Fu così che, intravvista poco oltre l’imbocco di una tana, la sagoma di una mostella, non esitai a premere il grilletto, centrando il bersaglio. Una violenta vibrazione dell’asta e il sollevarsi di una nuvola di sospensione, mi segnalarono che la mostella non doveva essere la sola ospite della tana. La visibilità era in pratica azzerata, così procedetti, con cautela, a estrarre l’asta avendo, sin da subito, la certezza che questa si trascinasse dietro ben altro… E infatti recuperai anche un sarago da chilo, perfettamente centrato a metà corpo e che risultò essere la cattura più bella della giornata.

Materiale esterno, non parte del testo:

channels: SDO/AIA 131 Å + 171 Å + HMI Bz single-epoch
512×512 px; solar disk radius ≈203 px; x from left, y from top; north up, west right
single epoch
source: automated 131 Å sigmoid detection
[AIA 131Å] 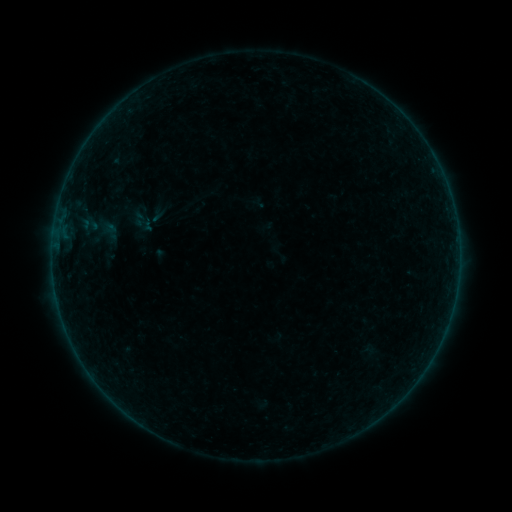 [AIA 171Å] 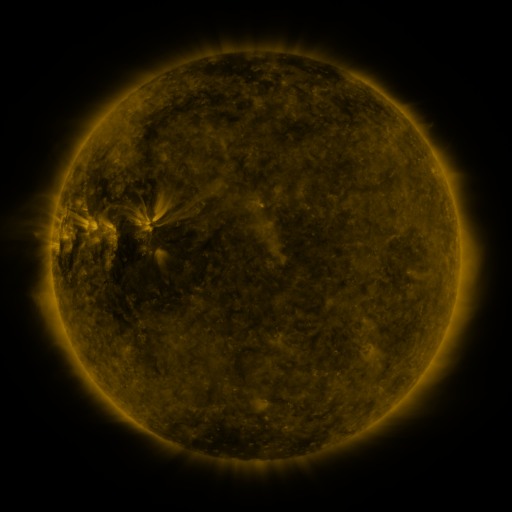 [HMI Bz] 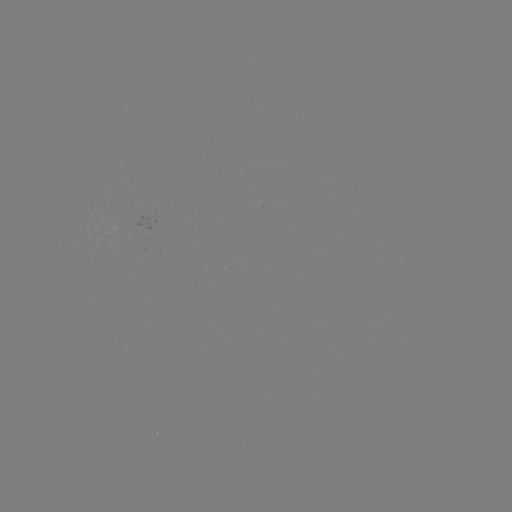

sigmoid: <bbox>76, 205, 121, 250</bbox>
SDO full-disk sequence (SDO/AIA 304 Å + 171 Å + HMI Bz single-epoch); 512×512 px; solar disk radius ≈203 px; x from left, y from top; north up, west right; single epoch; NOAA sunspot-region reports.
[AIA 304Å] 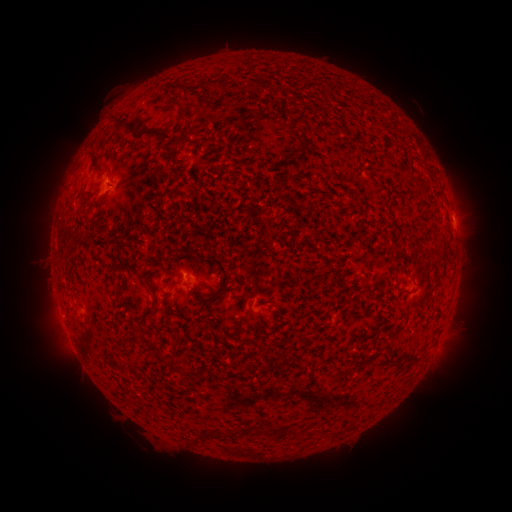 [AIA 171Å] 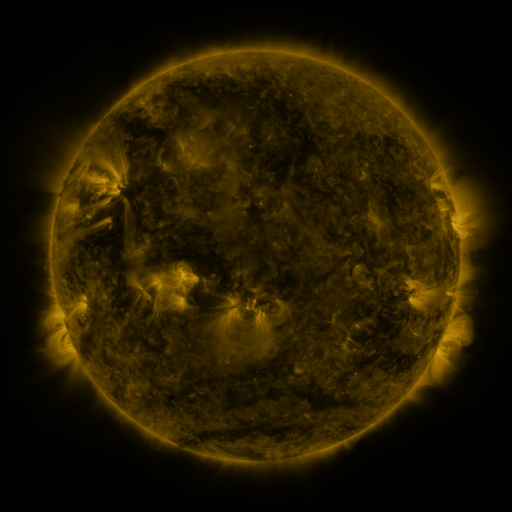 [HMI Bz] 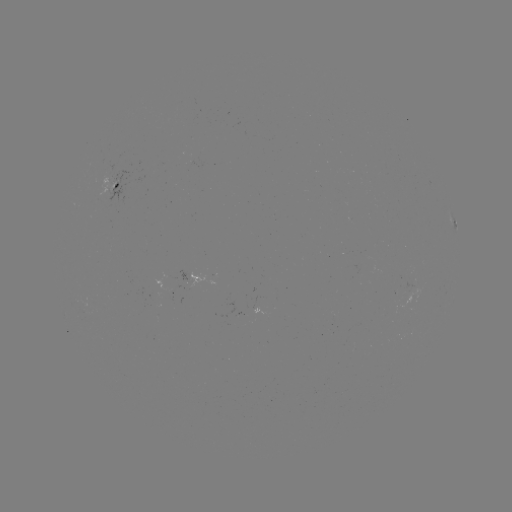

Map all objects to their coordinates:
spotted active region: (117, 183)
spotted active region: (449, 221)
spotted active region: (184, 275)
spotted active region: (438, 345)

                           Lupu di scoggihu a brodetto 

In cucina, la mostella è arcinota per la magrezza delle carni, la consistenza tenera,

l’elevata digeribilità e l’assenza di lische. Bisogna però fare attenzione a non protrarre oltre il dovuto la cottura, che deve essere veramente di pochi minuti, pena lo sfaldarsi delle carni.

La preparazione più indicata è quella a vapore (con un filo d’olio), migliore dell’altrettanto praticata bollitura, in quanto impedisce la dispersione dei succhi proteici e dei sali minerali, di cui è ricca.

Una ricetta siciliana semplice ma dalla riuscita incredibile, è quella della mostella in brodetto: una volta eviscerata, va adagiata in una casseruola, dove è stato preparato un brodetto con aglio, olio, pomodorini e un rametto di prezzemolo, il tutto allungato con acqua e un pizzico di sale. Saranno sufficienti, come si diceva, pochi minuti di cottura per lato, dopodiché si procederà a regolare di sale, pepe e prezzemolo.